WORK ITEM → Copy out exactly the stretch below, from the line with "Distribution over patch descriptors" through the line with "Manipulation Language (DML)", both included; the pictures stay out.

Records contained in a dataset →
* * *
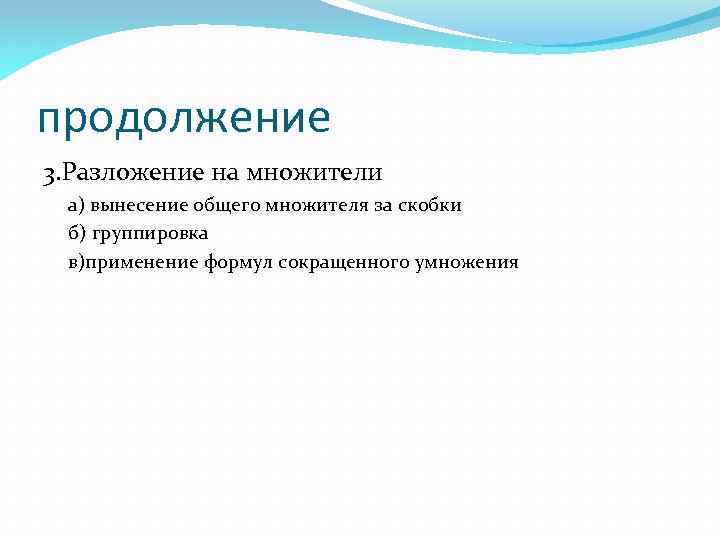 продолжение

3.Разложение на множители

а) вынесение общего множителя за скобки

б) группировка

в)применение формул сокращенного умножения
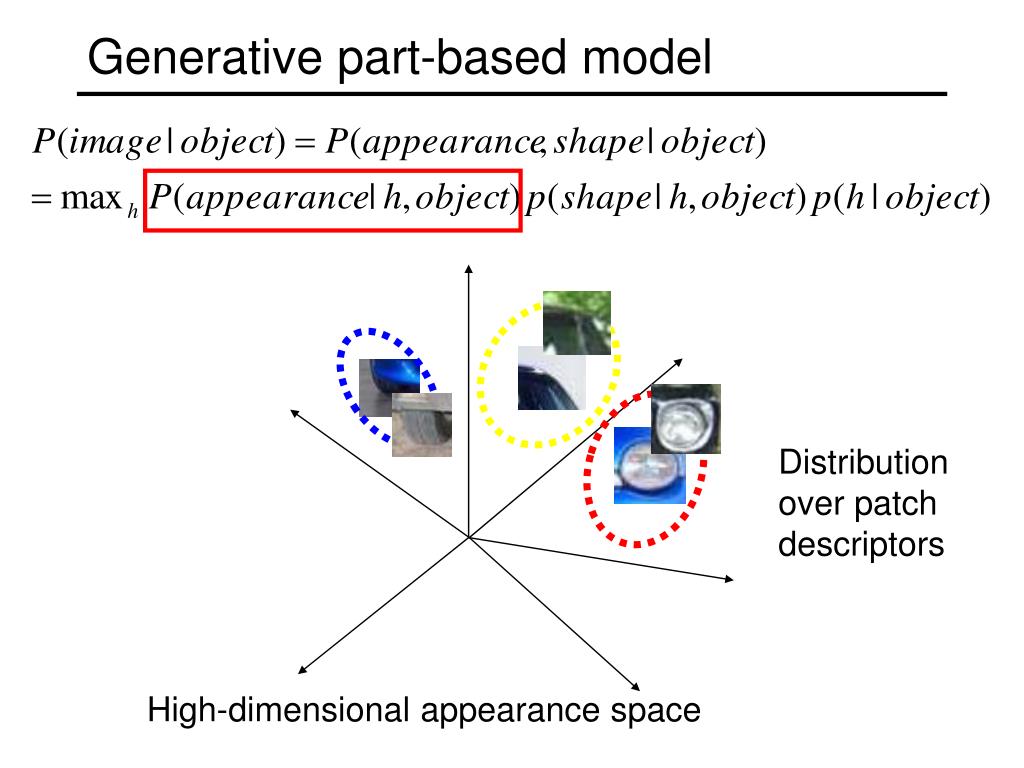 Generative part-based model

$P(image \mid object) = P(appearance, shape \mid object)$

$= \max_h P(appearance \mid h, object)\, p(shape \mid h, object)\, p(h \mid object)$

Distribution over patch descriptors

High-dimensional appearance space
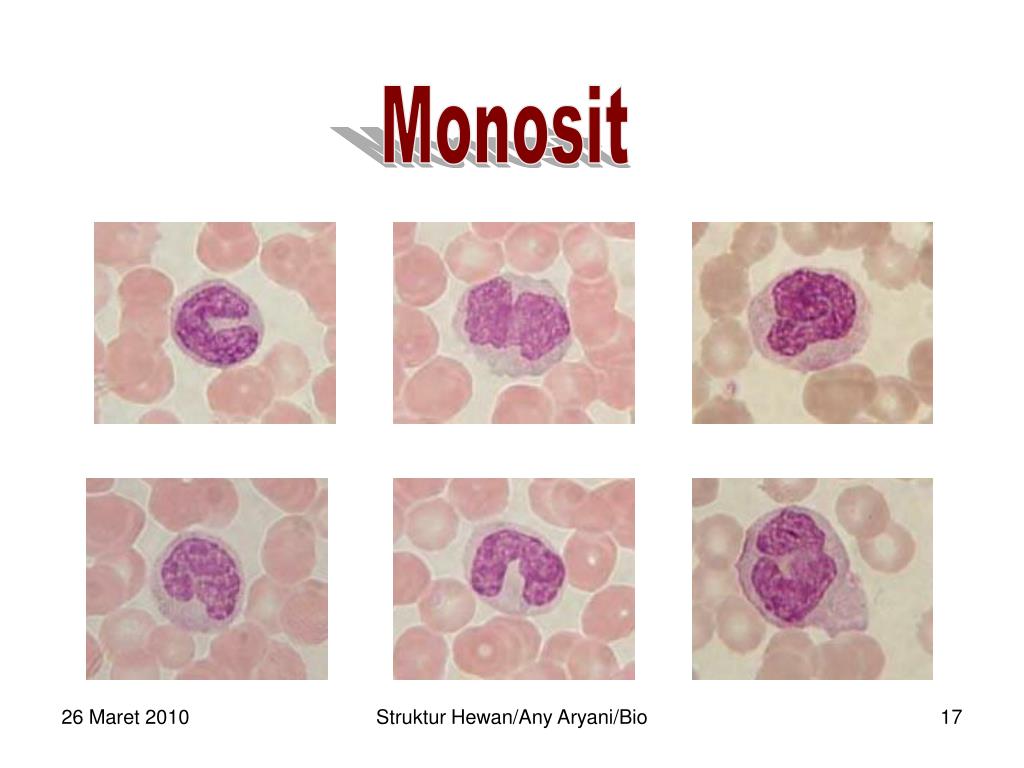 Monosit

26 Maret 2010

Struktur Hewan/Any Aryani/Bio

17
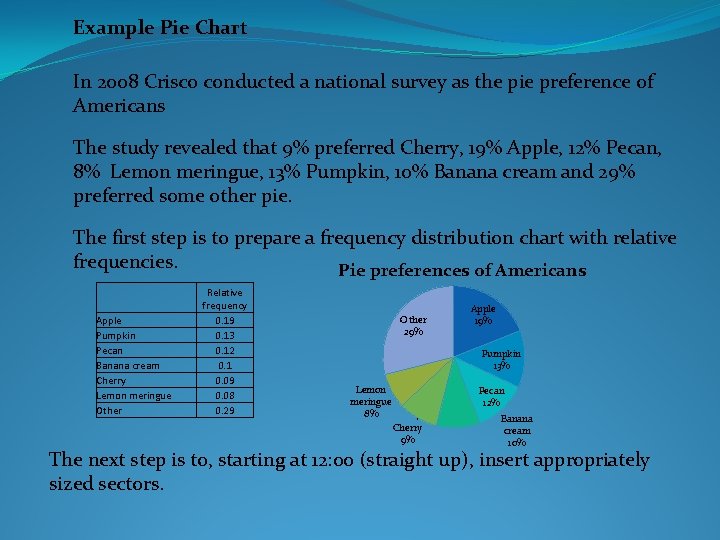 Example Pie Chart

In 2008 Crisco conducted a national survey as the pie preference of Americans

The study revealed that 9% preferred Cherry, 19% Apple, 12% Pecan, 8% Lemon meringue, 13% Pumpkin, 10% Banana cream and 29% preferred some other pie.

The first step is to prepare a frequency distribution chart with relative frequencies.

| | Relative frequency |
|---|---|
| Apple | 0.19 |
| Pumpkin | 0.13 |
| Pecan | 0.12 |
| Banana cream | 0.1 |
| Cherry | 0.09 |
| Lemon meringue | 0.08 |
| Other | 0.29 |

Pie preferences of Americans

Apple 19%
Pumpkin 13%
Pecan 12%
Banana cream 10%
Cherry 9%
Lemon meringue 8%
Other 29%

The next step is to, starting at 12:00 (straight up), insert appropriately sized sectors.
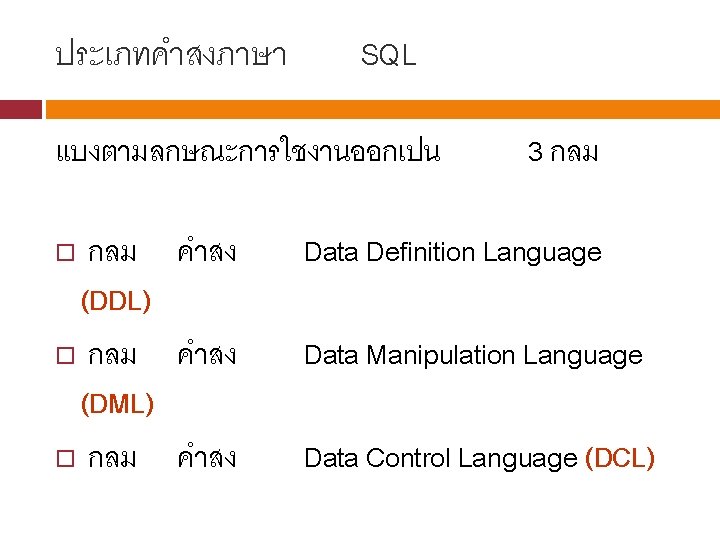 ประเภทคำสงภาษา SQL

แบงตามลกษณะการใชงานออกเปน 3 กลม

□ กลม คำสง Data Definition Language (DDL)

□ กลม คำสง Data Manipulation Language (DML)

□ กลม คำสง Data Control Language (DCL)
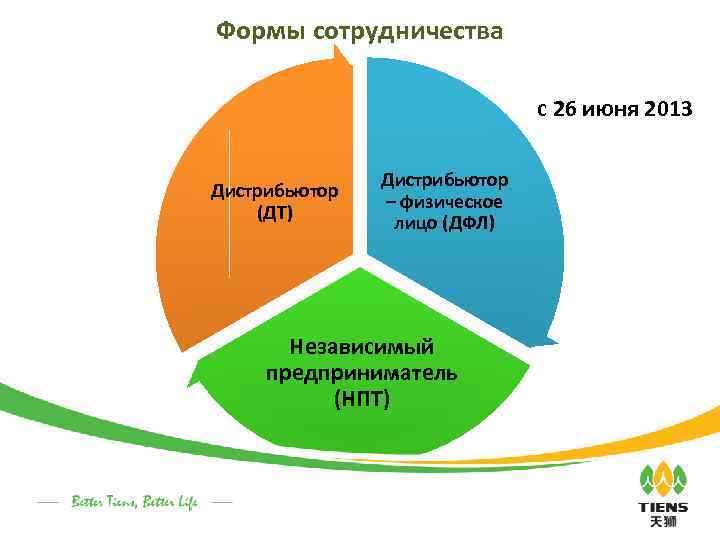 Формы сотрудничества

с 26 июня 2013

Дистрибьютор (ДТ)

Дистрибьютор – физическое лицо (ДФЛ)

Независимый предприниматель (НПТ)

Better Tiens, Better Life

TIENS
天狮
* * *
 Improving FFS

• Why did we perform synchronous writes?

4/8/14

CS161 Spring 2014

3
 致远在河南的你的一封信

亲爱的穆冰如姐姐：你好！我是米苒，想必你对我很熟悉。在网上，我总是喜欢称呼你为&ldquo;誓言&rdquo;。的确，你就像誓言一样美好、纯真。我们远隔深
* * *
TASK SOLUTION →
Distribution over patch descriptors

High-dimensional appearance space
 Monosit

26 Maret 2010

Struktur Hewan/Any Aryani/Bio

17
 Example Pie Chart

In 2008 Crisco conducted a national survey as the pie preference of Americans

The study revealed that 9% preferred Cherry, 19% Apple, 12% Pecan, 8% Lemon meringue, 13% Pumpkin, 10% Banana cream and 29% preferred some other pie.

The first step is to prepare a frequency distribution chart with relative frequencies.

| | Relative frequency |
|---|---|
| Apple | 0.19 |
| Pumpkin | 0.13 |
| Pecan | 0.12 |
| Banana cream | 0.1 |
| Cherry | 0.09 |
| Lemon meringue | 0.08 |
| Other | 0.29 |

Pie preferences of Americans

Apple 19%
Pumpkin 13%
Pecan 12%
Banana cream 10%
Cherry 9%
Lemon meringue 8%
Other 29%

The next step is to, starting at 12:00 (straight up), insert appropriately sized sectors.
 ประเภทคำสงภาษา SQL

แบงตามลกษณะการใชงานออกเปน 3 กลม

□ กลม คำสง Data Definition Language (DDL)

□ กลม คำสง Data Manipulation Language (DML)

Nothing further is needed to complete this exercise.